Well, she gets paid to write a dating column, so relentlessly throwing her hat in the romance ring is something she’s super familiar with in London. It also means she’s endured more bad dates and disappointments than she otherwise might have, and the cumulative effect of those experiences have definitely left her with a jaded been there, done that attitude to dating. Had she met Mack in a London bar or park, would she have had the same disappointing experience? Quite possibly! She’d become stuck in a groundhog day dating nightmare, so stepping out of that situation was probably essential to her being able to look at things, and people, in a different light. Being thrown together with Mack is the last thing she, or he for that matter, wants. There is no expectation of romance on either side, or even of liking each other enough to make civil conversation. It could be that the lack of expectation frees Cleo up to be more herself than she’s usually able to.
You clearly love love stories, but write with so many fresh perspectives and humour. How do you keep it fresh and not fall into cliches and tropes?
I do love love stories, both written and on screen. Cut me through the middle and you’d see romance written through me like a stick of seaside rock! I’m actually quite fond of the usual tropes, I especially like to see them when they’re told in new, inventive ways. I love to include a big cast of secondary characters and subplots in my stories, family and friends bring the main characters to life on the page as we see them interact as sisters, grandchildren, parents and friends. Real communities are made up of a mix of ages, cultures and attitudes, and there’s always room for a couple of really funny characters for people to lighten the mood! Female relationships often feature strongly in my books. I’m drawn to writing sisters and friends – the knitting circle scenes in One Night on the Island were amongst my favourite to write. I love the loyalty and ease between them, the kind of sisterhood that can only happen after years of tangled lives and shared experiences. They know each really well, and it comes out as a shorthand kind of love.
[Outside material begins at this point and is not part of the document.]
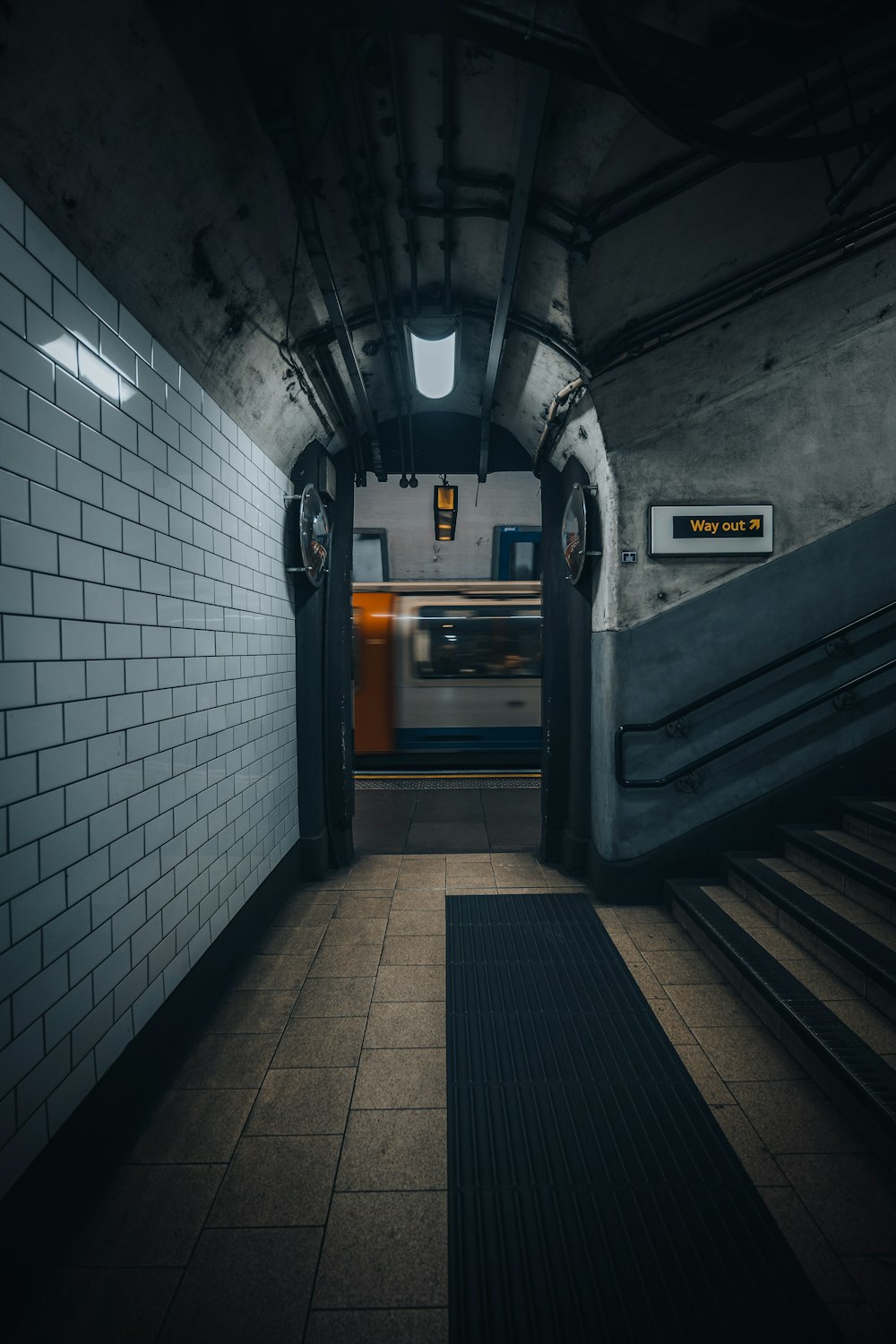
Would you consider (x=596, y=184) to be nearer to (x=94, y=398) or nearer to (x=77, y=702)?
(x=94, y=398)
Did you struggle with wrapping up the ending happily, given a lot of the message of the book was around Cleo’s self-coupling?
It was never going to be a cookie-cutter ending. Mack’s life back in Boston is full and complicated, and the more time Cleo spends on the island the more she unravels and her priorities shift. She becomes very rooted, while at the same time learning to love and prioritise herself, to listen to her gut and trust her instincts. Tempting as it would be to tie everything up neatly with a bow, I don’t think it would have been true to the story. My aim was to leave readers feeling hope and positivity for Cleo and Mack. Fingers crossed, anyway!